Take a simple guess as to what the weight matrix will look like for the final layer

Since the final layer contains only 1 neuron and the previous layer has 3 outputs, the weight array will be of size **3 * 1, **This marks the end of forward propagation in a simple feed-forward neural network.

## Why does this approach work?

We have already seen what each neuron in the network does not differ much from linear regression. In addition, the neuron adds an activating function at the end and each neuron has a different weight transmitter. But, why does this work?

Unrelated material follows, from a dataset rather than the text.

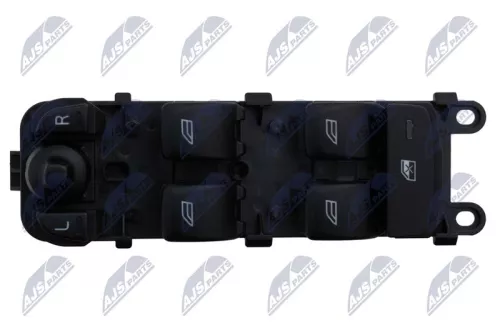 NTY NTY (EWS-VV-003) Switch, window regulator 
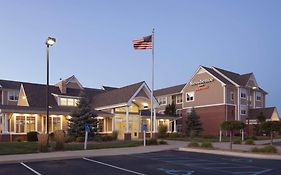 Residence Inn Saginaw Michigan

Now we have already seen how the calculation works. But my main goal with this blog is to shed some light on why this approach works. In theory, neural networks should be able to approximate any continuous function, however complex and nonlinear it may be. I will do my best to convince you, and to convince myself of that, of the right standards *(weights and biases), *The network should be able to learn anything the way we saw above.

## The importance of nonlinearity

Before we go any further, we need to understand the power of nonlinearity. When we add two or more linear objects such as a line, plane, or hyperplane, the output is also a linear object: a line, plane, or hyperplane respectively. No, no matter what ratio we add to these linear objects, we still get a linear object.

But this is not the case for addition between nonlinear objects. When we add two different curves, we’ll likely get a more complex curve. If we can add different parts of these nonlinear curves in different proportions, we should somehow be able to influence the shape of the resulting curve.